◆ **Text for analysis**
● ● ● ● ● ● ●
More than one year after the COVID-19 pandemic arrived in the United States it is still a part of our daily reality. Here is the latest data on the state of COVID-19 in Illinois and the Chicago area.
Health experts measure the impact of a pandemic by seeing how much the number of overall deaths has exceeded estimates based on historical trends. While non-coronavirus related deaths have been near predicted levels, thousands more have died in Illinois than expected since the pandemic reached the state.
Latinos in Chicago represent a disproportionate number of cases in the city, accounting for more than a third of cases even though they represent 29% of its population. Additionally, African-Americans made up about 32% of Chicago’s population as of 2010 but over 40% of people who die from COVID-19 related causes in the city are black.
These groups are not more susceptible to the virus than other groups, but rather they are being infected at a greater rate and are more likely to have co-morbidities like diabetes, hypertension and lung disease, and are dying at a greater rate as a result.
While the State of Illinois estimates around 98% of those diagnosed with COVID-19 recovered after 42 days, the disease has been deadly for many. The vast majority of those who ultimately die from COVID-19 (more than 90%) usually have at least one underlying chronic condition, such as diabetes, hypertension, or lung disease.
Data in Chicago mirrors statistics from around the world in showing that the number of cases of COVID-19 are spread relatively evenly among different age groups, but the virus is particularly deadly among older individuals and those with pre-existing health conditions.
Where data comes from and how to read it
Information on the latest COVID-19 tests, cases and deaths is reported to the State of Illinois by a wide range of entities including testing centers, hospitals, coroners and healthcare providers.
Each day, the state releases figures which include all the new reports they’ve received in the past 24 hours. This is why they’re referred to as “reported” cases, tests and deaths – they are not necessarily the number of cases, deaths or tests which occurred on a specific day, but rather the latest figures received by the state and then shared with the public.
Hospitalizations and deaths are considered “lagging indicators” of the spread of COVID-19, since it can take at least a week for someone to test positive after showing symptoms, two weeks for a case to grow serious enough to require hospitalization and three to six weeks for someone to pass away.
One exception is the daily positivity rates which are reported by the State of Illinois. Those rates are typically delayed by a few days in order to ensure that they’re accurate, and reflect the number of cases and total tests over that period.
It should also be noted that there is likely a significant number of people who have not been diagnosed with COVID-19 and recovered on their own, and as such are not reflected in the numbers. Overall, experts estimate 97% of people with confirmed cases have recovered as well.
Here are some ways to make sense of the data:
- 7-Day Average: Data fluctuates on a day-to-day basis so experts often look at these numbers over a “seven-day rolling average” to identify wider trends
- 14-Day Average: Things like holidays and backlogs at state offices can cause some spikes in the data, so looking over a longer time period provides a more conservative look at trends
- Case Positivity Rate: The percent of all COVID-19 tests performed which confirmed an individual with a new case of COVID-19, typically measured over a 7-day period
- “Flattening” the curve: When the 7-day averages of new infections stops rising
- “Probable” cases: COVID-19 tests confirmed by rapid saliva-based antigen tests as “probable” cases pursuant to CDC guidelines. These tests typically make up less than 10% of daily totals.
- Test Positivity Rate: Percent of all tests performed which came back positive, typically measured over a 7-day period.
● ● ● ● ● ● ●
◆ **Data supplied**
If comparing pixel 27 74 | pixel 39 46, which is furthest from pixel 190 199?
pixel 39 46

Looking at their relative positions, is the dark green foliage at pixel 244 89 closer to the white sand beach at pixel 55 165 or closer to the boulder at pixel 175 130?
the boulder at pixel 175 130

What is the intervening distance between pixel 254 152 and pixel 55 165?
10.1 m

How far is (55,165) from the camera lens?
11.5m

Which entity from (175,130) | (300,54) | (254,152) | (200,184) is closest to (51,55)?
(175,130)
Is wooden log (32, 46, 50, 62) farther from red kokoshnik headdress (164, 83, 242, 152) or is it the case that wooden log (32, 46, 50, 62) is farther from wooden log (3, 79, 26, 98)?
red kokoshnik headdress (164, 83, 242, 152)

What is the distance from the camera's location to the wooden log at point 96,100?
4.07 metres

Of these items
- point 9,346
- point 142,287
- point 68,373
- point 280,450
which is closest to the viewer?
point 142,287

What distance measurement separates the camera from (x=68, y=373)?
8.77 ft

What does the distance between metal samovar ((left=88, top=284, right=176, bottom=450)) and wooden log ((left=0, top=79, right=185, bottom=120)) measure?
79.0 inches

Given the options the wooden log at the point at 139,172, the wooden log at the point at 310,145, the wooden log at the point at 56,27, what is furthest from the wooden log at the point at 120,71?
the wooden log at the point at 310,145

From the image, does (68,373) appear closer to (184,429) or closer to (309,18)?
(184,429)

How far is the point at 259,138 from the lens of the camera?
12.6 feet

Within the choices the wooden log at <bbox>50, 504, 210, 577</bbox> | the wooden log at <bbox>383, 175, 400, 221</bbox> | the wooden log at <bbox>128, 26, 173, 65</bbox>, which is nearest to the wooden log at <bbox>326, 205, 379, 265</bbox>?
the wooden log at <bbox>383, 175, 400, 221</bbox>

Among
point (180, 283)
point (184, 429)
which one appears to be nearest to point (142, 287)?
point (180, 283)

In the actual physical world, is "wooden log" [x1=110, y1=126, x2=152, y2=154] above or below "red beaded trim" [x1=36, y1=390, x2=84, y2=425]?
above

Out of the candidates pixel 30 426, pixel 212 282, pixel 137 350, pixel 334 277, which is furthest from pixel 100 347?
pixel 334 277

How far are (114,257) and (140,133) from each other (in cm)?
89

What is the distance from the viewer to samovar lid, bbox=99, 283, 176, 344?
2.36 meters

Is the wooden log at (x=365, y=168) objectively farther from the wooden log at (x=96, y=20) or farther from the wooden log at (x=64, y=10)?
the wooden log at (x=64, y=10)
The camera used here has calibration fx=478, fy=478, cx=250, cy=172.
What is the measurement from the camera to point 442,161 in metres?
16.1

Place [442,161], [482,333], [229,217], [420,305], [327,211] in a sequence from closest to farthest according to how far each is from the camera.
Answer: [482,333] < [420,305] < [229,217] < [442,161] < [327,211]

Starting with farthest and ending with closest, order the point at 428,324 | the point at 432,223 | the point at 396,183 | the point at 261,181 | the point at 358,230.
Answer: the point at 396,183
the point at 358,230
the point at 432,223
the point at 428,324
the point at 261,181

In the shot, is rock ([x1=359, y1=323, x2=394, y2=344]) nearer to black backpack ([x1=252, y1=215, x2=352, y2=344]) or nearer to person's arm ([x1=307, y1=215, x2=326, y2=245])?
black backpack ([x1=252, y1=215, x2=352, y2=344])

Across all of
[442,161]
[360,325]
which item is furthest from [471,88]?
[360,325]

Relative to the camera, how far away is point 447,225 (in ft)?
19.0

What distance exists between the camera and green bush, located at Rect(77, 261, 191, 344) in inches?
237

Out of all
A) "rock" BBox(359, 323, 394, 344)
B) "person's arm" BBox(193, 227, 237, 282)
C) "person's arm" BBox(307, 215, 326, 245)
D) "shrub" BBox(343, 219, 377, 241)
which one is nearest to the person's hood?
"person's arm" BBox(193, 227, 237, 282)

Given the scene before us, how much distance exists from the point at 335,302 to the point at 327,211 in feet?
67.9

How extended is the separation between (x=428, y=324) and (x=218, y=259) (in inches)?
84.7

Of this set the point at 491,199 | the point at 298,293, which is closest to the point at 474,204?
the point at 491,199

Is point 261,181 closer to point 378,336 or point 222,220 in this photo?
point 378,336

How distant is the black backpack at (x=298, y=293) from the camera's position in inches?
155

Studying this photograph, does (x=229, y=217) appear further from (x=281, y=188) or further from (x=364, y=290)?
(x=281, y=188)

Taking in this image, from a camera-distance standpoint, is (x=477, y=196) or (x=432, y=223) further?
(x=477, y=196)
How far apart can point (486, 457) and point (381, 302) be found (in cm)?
● ● ● ● ● ● ●
◆ **Exercise brief**
In the text on COVID-19 data for Illinois and Chicago, why are hospitalizations and deaths called "lagging indicators"? Answer in one to three sentences.

◆ **Solution to the problem**
They trail the spread of COVID-19 because of the delays involved. It can take at least a week for someone to test positive after showing symptoms and two weeks for a case to become serious enough to need hospitalization. It can take three to six weeks for someone to die.